What child isn't fascinated by the stars, the planets, and the idea of zooming through space in a rocket ship? Astronomy projects can be the perfect way to spark a child's interest in science. In rural and suburban areas, where the night sky is visible, children can study the stars for themselves. They can lie back on the lawn on a clear summer night and learn the constellations or count meteors. In urban areas where street lights blot out all but the brightest stars, there's still moonwatching, as well as indoor activities to learn about astronomy. Urban areas may also have a planetarium, observatory, or science museum to visit.
Try some of these activities with younger children to help them learn about the amazing world beyond our atmosphere:
An empty oatmeal box and a flashlight can be transformed into a homemade planetarium for learning constellations. Cut a hole in the bottom of the box large enough to admit the flashlight. Cut a large circular hole in the lid. Then cut circles of black paper that will fit inside of the lid. With a star chart to guide you, use a pin to punch holes in a paper circle in the same pattern as a constellation your child wants to learn. Make a paper disk for each constellation. When you insert the disk into the oatmeal box lid and shine the flashlight through the box, you can project the constellation onto the ceiling. Play a "guess the constellation" game until you and your child are ready to find the same constellations in the night sky.
TRACK A CONSTELLATION
Once your child knows a few constellations, such as the Big and Little Dippers or Orion, take your child out shortly after sunset to find the constellation. Sketch where it is in the sky in relation to earthly landmarks, such as a tree, roofline, or tower. Go outdoors at least an hour later and sketch where the constellation is. It's the turning of the earth, of course, that causes the apparent movement. For a great elementary science fair project, track a group of constellations every hour for several hours, and explain why they appear to move.
When is the moon full and when is it new? What time does the moon rise each night? Is the moon visible during the day? Many adults as well as children don't know the answers to these questions. Watching the moon every night for a month can help children and their parents understand how the moon goes through its phases. Use a calendar to find out when the moon is full, and begin your moonwatching then. Record what time the moon rises and where it rises. Then watch it for a month. Many children are surprised to learn that the moon rises later and later each night. Before the first week, the moon may be rising well past bedtime, and the child can watch for the moon to set early in the morning.
If you have a pair of binoculars or a small telescope, let your child look at the full moon through them. Have your child imagine walking across the face of the moon. Where are the mountains? Where are the valleys? What route would your child pick to cross the moon's surface? Older children can use their observations to create a hand-drawn map of the moon. A close study of the moon can become a good science fair project.

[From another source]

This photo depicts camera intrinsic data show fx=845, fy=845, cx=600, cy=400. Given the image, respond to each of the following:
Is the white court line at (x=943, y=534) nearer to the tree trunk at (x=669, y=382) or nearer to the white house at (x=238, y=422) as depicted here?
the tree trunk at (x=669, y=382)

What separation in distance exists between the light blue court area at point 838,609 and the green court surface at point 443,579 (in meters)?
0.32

How far apart are the planets compared with each other? A child can go on a "planet walk" to get an idea of relative distances between the planets. You'll need a large open space, such as a school yard or a park. Get some index cards, one for each planet. To each card you'll attach a small object to represent each planet: Mercury is a tiny, round-headed pin. Venus, Earth, and Mars are slightly larger round-headed pins. Jupiter and Saturn are beads, such as plastic pony beads. Uranus and Neptune are slightly smaller beads, seeds, or split peas. Pluto, if you wish to include it for tradition, is a tiny pin. Get a plastic beach ball to represent the sun.
Tie or tape the "sun" to a stationary object, then begin your planet walk. Each step will represent one astronomical unit (AU), which is the distance between the Earth and the sun (92,956,600 miles). Here's how far from the sun to place each of your planet markers:
Mercury: 1/3 of a step from the sun
Venus: 3/4 of a step
Earth: 1 step
Mars: 1 1/2 steps
Jupiter: 5 1/2 steps
Saturn: 9 1/2 steps
Uranus: 19 steps
Neptune: 30 steps
Pluto: 39 1/2 steps
If your child likes to listen to stories, find some legends about the constellations you know. On a clear, warm summer night, take your child out to lie on a blanket in the back yard to look for the constellation. Keep your child entertained by telling the stories you know about that constellation. For fun, you and your child might make up your own constellations and create stories to go with them.
Meteors strike the earth constantly. Most of them burn up in the atmosphere, but a fine rain of tiny iron particles from iron meteors falls continuously on the earth. During a major meteor shower, try spreading a large sheet in an open area of your yard, where there are no overhanging trees. Pin the edges of the sheet down and leave it overnight. In the morning, take a magnet and pass it over the sheet. See if you pick up tiny iron particles. You may have to leave the sheet out several nights running to collect enough particles to see. If you can collect enough meteor particles, save them for a science fair project display.